CMU Artificial Intelligence Seminar Series sponsored by


Back to Seminar Schedule

Tuesday, May 10, 2022

Time: 12:00 - 01:00 PM ET
Recording of this Online Seminar on Youtube

Albert Gu -- Efficiently Modeling Long Sequences with Structured State Spaces

Relevant Paper(s):

Abstract: A central goal of sequence modeling is designing a single principled model that can address sequence data across a range of modalities and tasks, particularly on long-range dependencies. Although conventional models including RNNs, CNNs, and Transformers have specialized variants for capturing long dependencies, they still struggle to scale to very long sequences of 10000 or more steps.

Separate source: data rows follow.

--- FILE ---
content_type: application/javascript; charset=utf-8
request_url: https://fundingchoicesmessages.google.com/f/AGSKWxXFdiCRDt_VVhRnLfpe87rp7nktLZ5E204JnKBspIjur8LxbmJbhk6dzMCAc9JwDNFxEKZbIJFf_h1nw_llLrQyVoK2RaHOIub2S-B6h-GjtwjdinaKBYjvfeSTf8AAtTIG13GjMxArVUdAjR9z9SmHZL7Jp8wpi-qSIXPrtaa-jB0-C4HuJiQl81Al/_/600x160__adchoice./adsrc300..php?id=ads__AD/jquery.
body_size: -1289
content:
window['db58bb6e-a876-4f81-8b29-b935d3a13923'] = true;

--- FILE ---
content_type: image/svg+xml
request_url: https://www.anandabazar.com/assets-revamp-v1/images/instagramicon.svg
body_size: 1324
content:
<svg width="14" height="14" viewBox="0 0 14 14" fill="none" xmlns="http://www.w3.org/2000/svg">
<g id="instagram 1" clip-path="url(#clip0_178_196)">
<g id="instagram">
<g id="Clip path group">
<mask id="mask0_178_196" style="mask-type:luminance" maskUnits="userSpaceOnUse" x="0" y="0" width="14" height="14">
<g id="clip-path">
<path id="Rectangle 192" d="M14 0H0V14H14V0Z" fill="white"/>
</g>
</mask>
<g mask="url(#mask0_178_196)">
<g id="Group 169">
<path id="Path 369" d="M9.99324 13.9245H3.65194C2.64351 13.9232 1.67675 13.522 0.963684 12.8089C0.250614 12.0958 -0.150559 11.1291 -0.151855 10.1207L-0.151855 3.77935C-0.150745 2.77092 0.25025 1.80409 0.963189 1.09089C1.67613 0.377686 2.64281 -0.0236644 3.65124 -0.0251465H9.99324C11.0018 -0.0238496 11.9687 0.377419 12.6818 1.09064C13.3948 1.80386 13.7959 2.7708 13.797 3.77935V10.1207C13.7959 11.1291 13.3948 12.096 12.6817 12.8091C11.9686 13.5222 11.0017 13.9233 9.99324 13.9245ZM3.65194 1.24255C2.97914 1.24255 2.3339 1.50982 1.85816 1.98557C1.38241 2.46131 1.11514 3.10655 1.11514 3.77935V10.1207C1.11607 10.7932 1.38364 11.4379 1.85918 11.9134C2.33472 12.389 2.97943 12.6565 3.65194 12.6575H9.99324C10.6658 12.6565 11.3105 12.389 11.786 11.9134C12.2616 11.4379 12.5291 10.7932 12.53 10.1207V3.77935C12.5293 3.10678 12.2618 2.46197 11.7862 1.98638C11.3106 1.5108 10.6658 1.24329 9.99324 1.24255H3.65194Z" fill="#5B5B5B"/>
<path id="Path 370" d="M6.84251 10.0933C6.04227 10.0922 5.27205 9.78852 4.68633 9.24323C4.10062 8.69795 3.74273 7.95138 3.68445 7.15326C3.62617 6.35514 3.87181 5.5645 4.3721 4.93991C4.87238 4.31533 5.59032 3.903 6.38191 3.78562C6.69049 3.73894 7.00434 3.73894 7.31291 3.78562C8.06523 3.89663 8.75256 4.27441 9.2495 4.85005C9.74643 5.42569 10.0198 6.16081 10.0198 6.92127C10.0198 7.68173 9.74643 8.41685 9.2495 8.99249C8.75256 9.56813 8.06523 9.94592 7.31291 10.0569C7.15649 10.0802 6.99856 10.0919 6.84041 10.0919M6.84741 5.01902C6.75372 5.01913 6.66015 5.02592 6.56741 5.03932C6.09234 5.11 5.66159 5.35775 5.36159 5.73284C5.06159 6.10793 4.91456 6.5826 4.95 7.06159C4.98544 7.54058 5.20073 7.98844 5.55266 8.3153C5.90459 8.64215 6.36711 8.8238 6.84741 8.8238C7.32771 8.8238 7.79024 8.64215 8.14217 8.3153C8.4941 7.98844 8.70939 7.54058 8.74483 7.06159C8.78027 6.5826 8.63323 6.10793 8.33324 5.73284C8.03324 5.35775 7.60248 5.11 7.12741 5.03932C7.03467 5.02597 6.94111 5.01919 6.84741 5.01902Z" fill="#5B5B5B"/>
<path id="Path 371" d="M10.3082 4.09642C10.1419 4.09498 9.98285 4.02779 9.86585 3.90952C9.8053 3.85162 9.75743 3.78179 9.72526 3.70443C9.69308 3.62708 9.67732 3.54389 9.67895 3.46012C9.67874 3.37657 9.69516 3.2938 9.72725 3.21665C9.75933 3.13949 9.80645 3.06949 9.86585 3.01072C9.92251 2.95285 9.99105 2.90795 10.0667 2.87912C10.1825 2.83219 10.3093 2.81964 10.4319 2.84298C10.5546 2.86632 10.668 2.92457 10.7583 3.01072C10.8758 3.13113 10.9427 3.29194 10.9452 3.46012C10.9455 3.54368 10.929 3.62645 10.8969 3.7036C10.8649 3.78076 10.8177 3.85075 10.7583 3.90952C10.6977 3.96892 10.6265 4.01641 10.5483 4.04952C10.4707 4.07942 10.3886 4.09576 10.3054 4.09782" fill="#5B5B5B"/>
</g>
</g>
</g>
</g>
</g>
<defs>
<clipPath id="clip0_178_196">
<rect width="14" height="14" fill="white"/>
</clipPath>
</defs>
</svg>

This talk introduces the Structured State Space sequence model (S4), a simple new model based on the fundamental state space representation $x'(t) = Ax(t) + Bu(t), y(t) = Cx(t) + Du(t)$. S4 combines elegant properties of state space models with the recent HiPPO theory of continuous-time memorization, resulting in a class of structured models that handles long-range dependencies mathematically and can be computed very efficiently. S4 achieves strong empirical results across a diverse range of established benchmarks, particularly for continuous signal data such as images, audio, and time series.

Bio: Albert Gu is a final year Ph.D. candidate in the Department of Computer Science at Stanford University, advised by Christopher Ré. His research broadly studies structured representations for advancing the capabilities of machine learning and deep learning models, with focuses on structured linear algebra, non-Euclidean representations, and theory of sequence models. Previously, he completed a B.S. in Mathematics and Computer Science at Carnegie Mellon University.